**Text section**
%%

Results from the Macramé 1024 Node

Results from the Macramé 1024 Node IEEE 1355 Switching Network

S. Haas ^1,2, D.A. Thornley ^1,3, M. Zhu ^1,2, R.W. Dobinson ^1,2, R. Heeley ², B. Martin ²

1 CERN, 1211 Geneva 23, Switzerland

^{2 University of Liverpool, Liverpool, UK

^{3 University of Kent, Canterbury, UK}}

Abstract. We report on the construction of a 1024 node switching network using IEEE1355 DS-Link technology. The nodes are interconnected by a switching fabric based on the STC104 packet switch. The system has been designed and constructed in a modular way in order to allow a variety of different network topologies to be investigated. Network throughput and latency have been studied for different topologies under various traffic conditions.

Keywords: DS-Links, IEEE 1355; STC104; network performance; packet switching

Introduction

An intensive study was undertaken to demonstrate the feasibility, reliability and scalability of the innovative European link and switch technology IEEE 1355 []. The results presented in this paper demonstrate the product readiness of the technology and can be used to assist potential OEM customers.

We present results obtained on a large modular testbed using 100 Mbits/s point-to-point DS-Links. Up to 1024 nodes have been interconnected by a switching fabric based on the 32 way STC104 packet switch []. The system has been designed and constructed in a modular way to allow a variety of different network topologies to be investigated. Network throughput and latency are being studied for various traffic conditions as a function of the topology and network size.

The work presented here has been carried out within the framework of the European Union's ESPRIT program as part of the OMI/Macramé project (ESPRIT project 8603).

The IEEE 1355 Standard

Two complementary high-speed serial link technologies have been developed within the framework of the OMI/HIC Esprit project. They have been subsequently standardised and form the basis of the IEEE 1355 standard:

100 Mbits/s Data-Strobe (DS) Link

1 Gbits/s High Speed (HS) Link

The standard allows modular scalable interconnects to be constructed based on high-speed point-to-point links and dedicated switch chips. Using the lightweight protocols of IEEE 1355 these networks can provide a transparent transport layer for a range of higher level protocols. The work reported here focuses on the 100Mbits/s DS-Link technology and the STC104 packet switch.

The IEEE 1355 protocol stack defines four protocol layers: bit, character, exchange and packet layers. Characters are groups of consecutive bits which represent data or control information. The exchange layer controls the exchange of characters in order to ensure the proper functioning of a link. It includes functions such as link flow control and the link startup mechanism. DS-Links use a credit based flow control scheme which operates on a per link basis. A flow control character is sent by the receiver, whenever there are 8 spaces free in the receive buffer. This scheme ensures that no characters will be lost due to buffer overflow.

%%

**Supplied entries**
%%

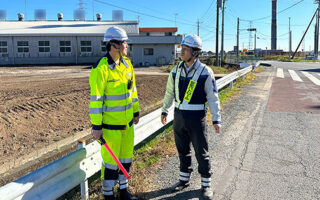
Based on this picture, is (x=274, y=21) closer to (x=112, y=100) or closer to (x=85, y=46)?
(x=85, y=46)

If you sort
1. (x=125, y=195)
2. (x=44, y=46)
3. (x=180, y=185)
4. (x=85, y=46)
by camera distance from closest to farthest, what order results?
(x=125, y=195) < (x=180, y=185) < (x=44, y=46) < (x=85, y=46)

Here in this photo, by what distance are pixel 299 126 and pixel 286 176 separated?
304 cm

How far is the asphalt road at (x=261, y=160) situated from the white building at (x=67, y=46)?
25.2 meters

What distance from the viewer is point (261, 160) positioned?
4.58 metres

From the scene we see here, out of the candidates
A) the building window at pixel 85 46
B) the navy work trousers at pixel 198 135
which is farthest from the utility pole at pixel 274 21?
the navy work trousers at pixel 198 135

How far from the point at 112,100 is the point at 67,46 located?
31.9 meters

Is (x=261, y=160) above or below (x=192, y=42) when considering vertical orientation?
below

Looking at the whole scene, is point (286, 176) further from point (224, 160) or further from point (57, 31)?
point (57, 31)

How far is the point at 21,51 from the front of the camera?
3166cm

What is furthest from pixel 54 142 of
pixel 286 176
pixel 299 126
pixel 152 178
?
pixel 299 126

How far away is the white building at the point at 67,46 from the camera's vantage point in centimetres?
3128

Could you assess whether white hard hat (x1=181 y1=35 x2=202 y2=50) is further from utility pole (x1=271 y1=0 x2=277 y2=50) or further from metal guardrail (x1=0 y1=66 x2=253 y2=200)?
utility pole (x1=271 y1=0 x2=277 y2=50)

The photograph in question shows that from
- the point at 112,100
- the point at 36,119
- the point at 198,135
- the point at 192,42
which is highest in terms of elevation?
the point at 192,42

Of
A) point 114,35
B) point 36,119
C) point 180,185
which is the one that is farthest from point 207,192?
point 36,119
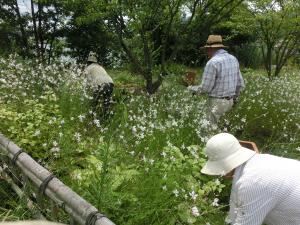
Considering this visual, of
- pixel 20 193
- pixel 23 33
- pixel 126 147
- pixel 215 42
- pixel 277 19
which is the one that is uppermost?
pixel 277 19

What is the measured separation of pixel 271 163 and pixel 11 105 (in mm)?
3795

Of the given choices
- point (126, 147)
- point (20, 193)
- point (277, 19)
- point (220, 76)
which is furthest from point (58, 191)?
point (277, 19)

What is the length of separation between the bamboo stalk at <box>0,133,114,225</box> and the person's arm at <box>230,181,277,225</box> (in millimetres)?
886

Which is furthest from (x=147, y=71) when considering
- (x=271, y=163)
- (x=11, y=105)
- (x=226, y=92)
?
(x=271, y=163)

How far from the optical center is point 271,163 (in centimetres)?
309

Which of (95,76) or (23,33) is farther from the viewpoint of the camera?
(23,33)

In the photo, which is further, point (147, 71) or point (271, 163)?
point (147, 71)

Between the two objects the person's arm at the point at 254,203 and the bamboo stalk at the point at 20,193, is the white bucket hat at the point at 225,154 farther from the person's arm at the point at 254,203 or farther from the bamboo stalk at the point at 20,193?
the bamboo stalk at the point at 20,193

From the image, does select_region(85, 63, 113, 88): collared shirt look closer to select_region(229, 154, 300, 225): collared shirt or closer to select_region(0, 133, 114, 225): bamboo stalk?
select_region(0, 133, 114, 225): bamboo stalk

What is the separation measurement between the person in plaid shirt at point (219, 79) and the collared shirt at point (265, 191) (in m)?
3.19

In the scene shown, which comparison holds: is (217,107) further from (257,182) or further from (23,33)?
(23,33)

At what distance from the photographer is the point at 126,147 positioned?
4.75 metres

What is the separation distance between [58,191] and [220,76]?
3699mm

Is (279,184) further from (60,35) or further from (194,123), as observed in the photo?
(60,35)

%%

**To do**
1. From the paper on the Macramé switching network, reproduce the passage from "An intensive study" to "and network size." word for word.
2. Answer these questions using the paper on the Macramé switching network:
(a) How many ways does the STC104 packet switch have?
(b) What is the ESPRIT project number of the OMI/Macramé project?
(c) Under what condition does a DS-Link receiver send a flow control character?
3. Write the next part of the paper on the Macramé 1024 node switching network, starting after its last sentence.

**The answers**
1.
An intensive study was undertaken to demonstrate the feasibility, reliability and scalability of the innovative European link and switch technology IEEE 1355 []. The results presented in this paper demonstrate the product readiness of the technology and can be used to assist potential OEM customers.

We present results obtained on a large modular testbed using 100 Mbits/s point-to-point DS-Links. Up to 1024 nodes have been interconnected by a switching fabric based on the 32 way STC104 packet switch []. The system has been designed and constructed in a modular way to allow a variety of different network topologies to be investigated. Network throughput and latency are being studied for various traffic conditions as a function of the topology and network size.

2.
(a) The STC104 is a 32 way packet switch.
(b) The OMI/Macramé project is ESPRIT project 8603.
(c) A receiver sends a flow control character whenever there are 8 spaces free in its receive buffer.

3.
Information in a DS-Link network is transferred in packets. A packet consists of a header, which contains the routing information, a payload of zero or more data bytes and an end of packet marker. The protocol allows arbitrary length packets to be sent. The destination address in the header can be zero (for a directly connected link) or more bytes.

The Macramé Network Testbed

The requirement to study different topologies for a large number of nodes, imposes a system design and implementation which is highly modular and flexible while maintaining a very low cost per node. This has been achieved by building the testbed from three basic modules, which are packaged in VME mechanics:

Traffic Modules: A traffic node can simultaneously send and receive data at the full link speed of 100 Mbits/s. A series of packet descriptors is used to define the traffic pattern. The packet destination address, the packet length and the time to wait before dispatching the next packet is programmable. Each traffic node has memory for up to 8k such packet descriptors. To reduce the number of external connections, sixteen traffic nodes are connected directly to an on-board STC104 packet switch to form a traffic module. The remaining 16 ports of the switch are brought out to the front panel for inter module connections.

Switch Units: In order to build indirect networks, i.e. topologies where not all the switches have terminal nodes attached directly to them, a switch unit is required. It consists of one STC104 packet switch with all 32 ports brought out to the front panel through differential buffers.

Timing Modules: To measure latency, the timing modules transmit and analyse time stamped packets which cross the network between chosen points.

Further details on the design of the testbed have been presented in [].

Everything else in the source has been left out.